=== Begin Enclosure ===

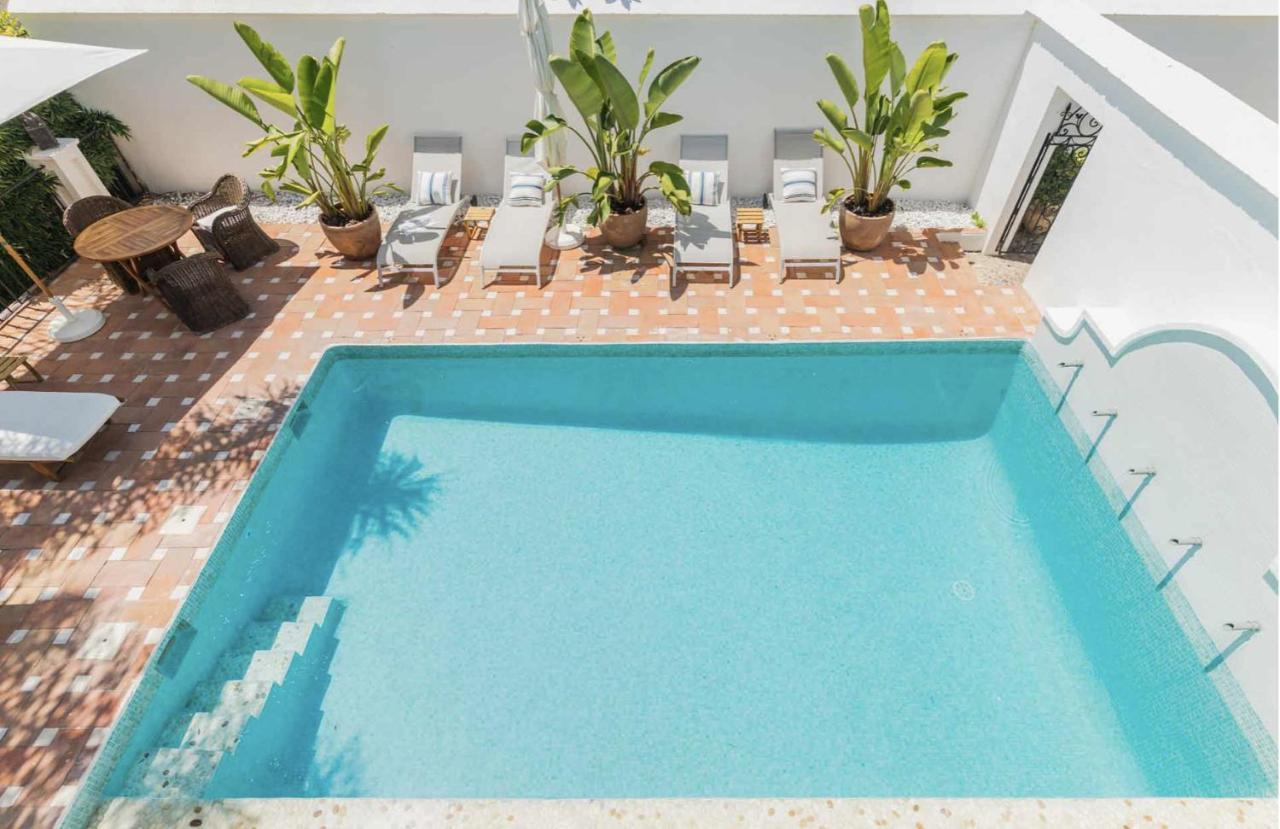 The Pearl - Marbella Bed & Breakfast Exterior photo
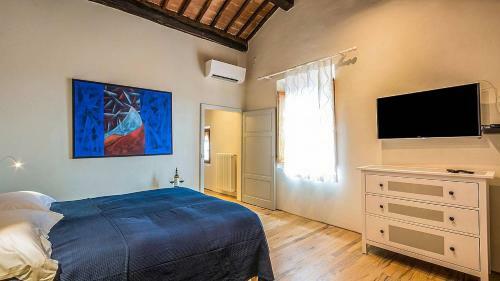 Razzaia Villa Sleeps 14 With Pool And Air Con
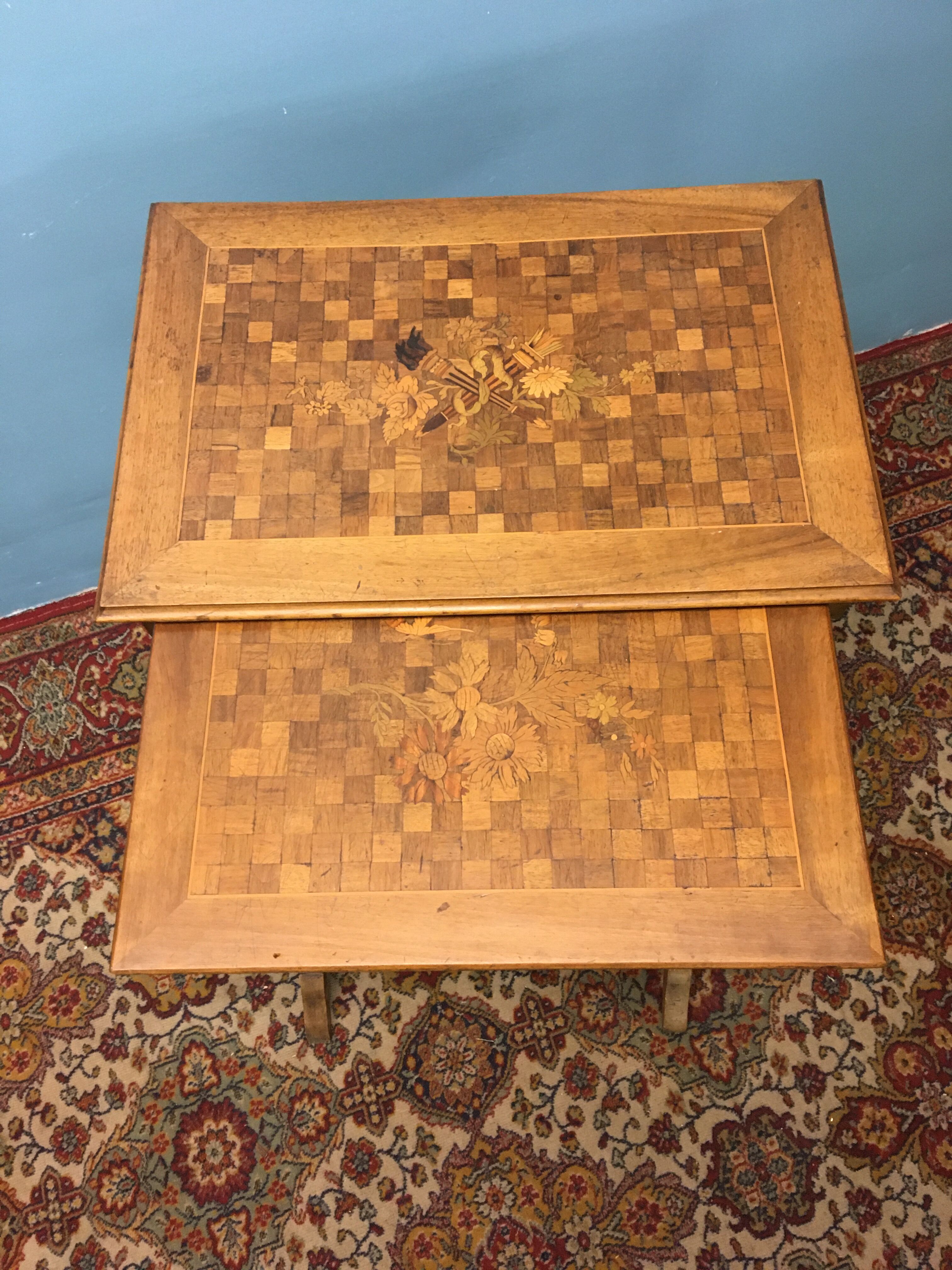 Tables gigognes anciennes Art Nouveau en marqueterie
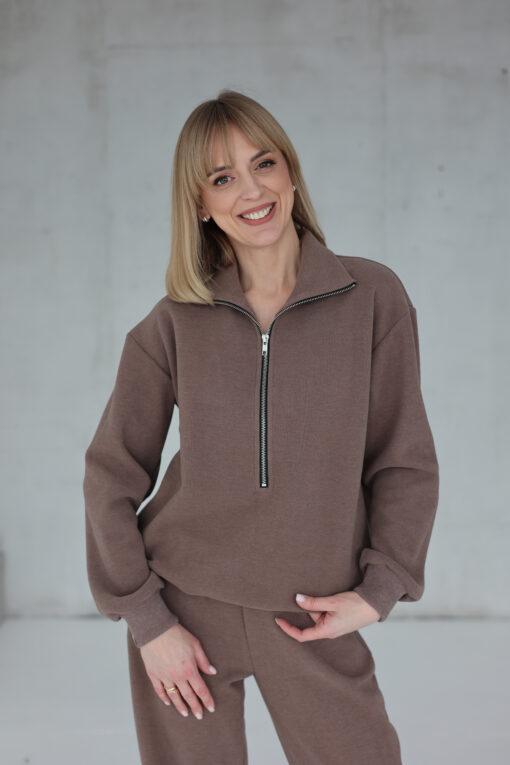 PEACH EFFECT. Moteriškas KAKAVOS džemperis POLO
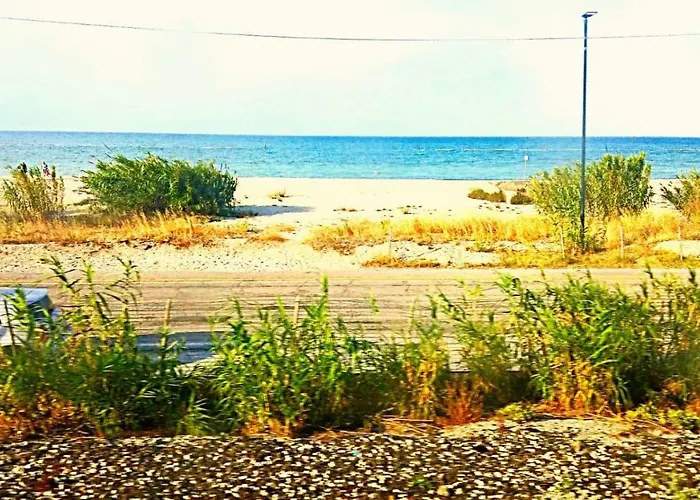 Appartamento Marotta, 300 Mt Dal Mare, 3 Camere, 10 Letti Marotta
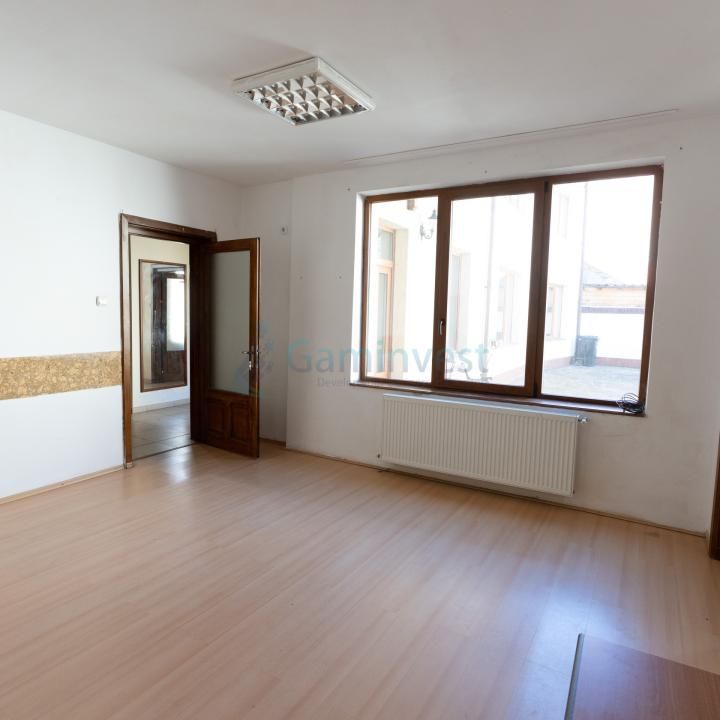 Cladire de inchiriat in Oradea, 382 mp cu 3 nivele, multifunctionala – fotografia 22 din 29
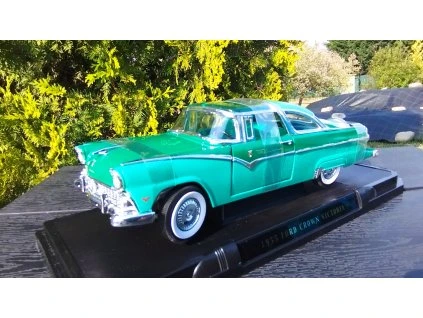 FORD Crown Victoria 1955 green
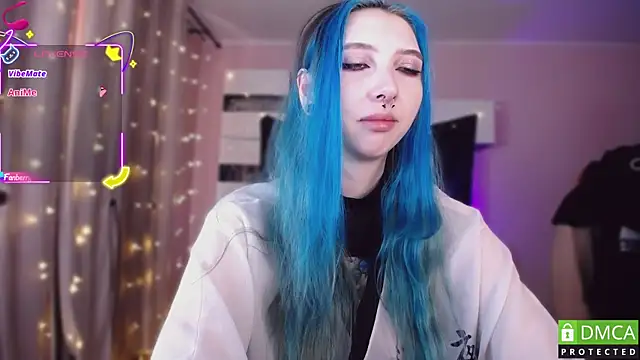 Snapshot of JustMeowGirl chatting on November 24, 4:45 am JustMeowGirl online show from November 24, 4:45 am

=== End Enclosure ===

== Task item ==
What the answer needs is every line from the one containing "Appartamento Marotta, 300" through the final line of the data above, copied exactly, without pictures.

== Written answer ==
 Appartamento Marotta, 300 Mt Dal Mare, 3 Camere, 10 Letti Marotta
 Cladire de inchiriat in Oradea, 382 mp cu 3 nivele, multifunctionala – fotografia 22 din 29
 FORD Crown Victoria 1955 green
 Snapshot of JustMeowGirl chatting on November 24, 4:45 am JustMeowGirl online show from November 24, 4:45 am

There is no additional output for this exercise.